***** Extracted information

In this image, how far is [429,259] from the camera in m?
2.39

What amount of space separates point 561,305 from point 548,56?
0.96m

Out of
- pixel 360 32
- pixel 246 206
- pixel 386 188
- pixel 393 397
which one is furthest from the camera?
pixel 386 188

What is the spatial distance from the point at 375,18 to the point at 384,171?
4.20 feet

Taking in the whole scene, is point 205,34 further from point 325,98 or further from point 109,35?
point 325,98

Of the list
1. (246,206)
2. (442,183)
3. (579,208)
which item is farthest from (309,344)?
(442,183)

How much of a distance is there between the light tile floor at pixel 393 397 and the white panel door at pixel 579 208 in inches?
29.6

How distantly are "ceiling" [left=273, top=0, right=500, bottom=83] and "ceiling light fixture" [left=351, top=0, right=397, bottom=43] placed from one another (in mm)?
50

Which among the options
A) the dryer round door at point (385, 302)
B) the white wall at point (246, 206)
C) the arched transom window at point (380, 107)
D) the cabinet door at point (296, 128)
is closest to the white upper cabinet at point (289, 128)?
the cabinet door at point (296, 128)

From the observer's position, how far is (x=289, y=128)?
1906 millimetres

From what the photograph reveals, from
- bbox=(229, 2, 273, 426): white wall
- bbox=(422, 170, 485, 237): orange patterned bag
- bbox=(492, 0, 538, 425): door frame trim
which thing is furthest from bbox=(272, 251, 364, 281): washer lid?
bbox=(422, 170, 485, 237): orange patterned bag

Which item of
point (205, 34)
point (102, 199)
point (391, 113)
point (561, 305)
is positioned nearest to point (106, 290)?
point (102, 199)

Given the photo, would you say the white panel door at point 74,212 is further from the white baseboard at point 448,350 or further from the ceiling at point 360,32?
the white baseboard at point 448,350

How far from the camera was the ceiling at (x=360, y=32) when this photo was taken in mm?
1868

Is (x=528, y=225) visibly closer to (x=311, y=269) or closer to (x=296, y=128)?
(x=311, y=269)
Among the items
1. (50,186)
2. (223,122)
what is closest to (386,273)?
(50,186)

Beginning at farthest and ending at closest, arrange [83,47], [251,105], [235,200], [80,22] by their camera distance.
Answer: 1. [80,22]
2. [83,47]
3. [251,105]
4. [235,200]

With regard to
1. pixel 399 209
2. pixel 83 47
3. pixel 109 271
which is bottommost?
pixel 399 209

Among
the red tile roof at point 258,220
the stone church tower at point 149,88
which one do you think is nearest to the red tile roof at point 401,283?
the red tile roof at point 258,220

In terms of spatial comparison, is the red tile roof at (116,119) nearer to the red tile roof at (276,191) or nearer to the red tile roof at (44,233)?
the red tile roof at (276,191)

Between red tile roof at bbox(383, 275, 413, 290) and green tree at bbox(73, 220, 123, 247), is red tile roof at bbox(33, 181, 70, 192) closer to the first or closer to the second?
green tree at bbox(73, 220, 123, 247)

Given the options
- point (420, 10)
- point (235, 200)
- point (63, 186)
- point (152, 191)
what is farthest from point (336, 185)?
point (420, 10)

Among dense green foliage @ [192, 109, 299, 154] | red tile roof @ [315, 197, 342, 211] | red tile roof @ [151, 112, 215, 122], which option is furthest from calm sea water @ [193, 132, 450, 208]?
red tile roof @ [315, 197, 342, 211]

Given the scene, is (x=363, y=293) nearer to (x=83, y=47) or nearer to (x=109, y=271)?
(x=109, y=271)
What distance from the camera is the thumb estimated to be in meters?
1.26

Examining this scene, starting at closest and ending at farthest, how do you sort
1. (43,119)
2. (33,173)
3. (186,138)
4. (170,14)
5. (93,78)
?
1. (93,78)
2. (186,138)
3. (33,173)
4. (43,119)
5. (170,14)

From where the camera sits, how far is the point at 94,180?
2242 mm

**********

§ What you should do
All of the data shown above must be copied exactly.

§ Task result
In this image, how far is [429,259] from the camera in m?
2.39

What amount of space separates point 561,305 from point 548,56?
0.96m

Out of
- pixel 360 32
- pixel 246 206
- pixel 386 188
- pixel 393 397
which one is furthest from the camera?
pixel 386 188

What is the spatial distance from the point at 375,18 to the point at 384,171?
4.20 feet

Taking in the whole scene, is point 205,34 further from point 325,98 or further from point 109,35?
point 325,98

Of the list
1. (246,206)
2. (442,183)
3. (579,208)
which item is farthest from (309,344)?
(442,183)

How much of a distance is there between the light tile floor at pixel 393 397 and the white panel door at pixel 579 208 in inches?
29.6

How distantly are "ceiling" [left=273, top=0, right=500, bottom=83] and "ceiling light fixture" [left=351, top=0, right=397, bottom=43] placed from one another (in mm)?
50

Which among the options
A) the dryer round door at point (385, 302)
B) the white wall at point (246, 206)
C) the arched transom window at point (380, 107)
D) the cabinet door at point (296, 128)
is closest to the white upper cabinet at point (289, 128)?
the cabinet door at point (296, 128)

From the observer's position, how far is (x=289, y=128)?
1906 millimetres

From what the photograph reveals, from
- bbox=(229, 2, 273, 426): white wall
- bbox=(422, 170, 485, 237): orange patterned bag
- bbox=(492, 0, 538, 425): door frame trim
which thing is furthest from bbox=(272, 251, 364, 281): washer lid?
bbox=(422, 170, 485, 237): orange patterned bag

Which item of
point (205, 34)
point (102, 199)
point (391, 113)
point (561, 305)
is positioned nearest to point (106, 290)?
point (102, 199)

Given the photo, would you say the white panel door at point 74,212 is further from the white baseboard at point 448,350 or further from the ceiling at point 360,32?
the white baseboard at point 448,350

How far from the camera was the ceiling at (x=360, y=32) when this photo was taken in mm?
1868

Is (x=528, y=225) visibly closer to (x=311, y=269) or closer to (x=296, y=128)?
(x=311, y=269)
Among the items
1. (50,186)
2. (223,122)
what is closest to (386,273)?
(50,186)

Beginning at farthest and ending at closest, arrange [83,47], [251,105], [235,200], [80,22] by their camera distance.
Answer: 1. [80,22]
2. [83,47]
3. [251,105]
4. [235,200]

With regard to
1. pixel 399 209
2. pixel 83 47
3. pixel 109 271
which is bottommost?
pixel 399 209

Among
the red tile roof at point 258,220
the stone church tower at point 149,88
which one do you think is nearest to the red tile roof at point 401,283?
the red tile roof at point 258,220

In terms of spatial comparison, is the red tile roof at (116,119) nearer to the red tile roof at (276,191) or nearer to the red tile roof at (44,233)?
the red tile roof at (276,191)

Between red tile roof at bbox(383, 275, 413, 290) and green tree at bbox(73, 220, 123, 247), is red tile roof at bbox(33, 181, 70, 192) closer to the first or closer to the second?
green tree at bbox(73, 220, 123, 247)

Given the options
- point (420, 10)
- point (235, 200)
- point (63, 186)
- point (152, 191)
what is farthest from point (336, 185)?
point (420, 10)

Among dense green foliage @ [192, 109, 299, 154] | red tile roof @ [315, 197, 342, 211] | red tile roof @ [151, 112, 215, 122], which option is furthest from calm sea water @ [193, 132, 450, 208]?
red tile roof @ [315, 197, 342, 211]

Given the scene, is (x=363, y=293) nearer to (x=83, y=47) or nearer to (x=109, y=271)?
(x=109, y=271)
What distance from the camera is the thumb estimated to be in meters?
1.26

Examining this scene, starting at closest and ending at farthest, how do you sort
1. (43,119)
2. (33,173)
3. (186,138)
4. (170,14)
5. (93,78)
?
1. (93,78)
2. (186,138)
3. (33,173)
4. (43,119)
5. (170,14)

From where the camera sits, how far is the point at 94,180?
2242 mm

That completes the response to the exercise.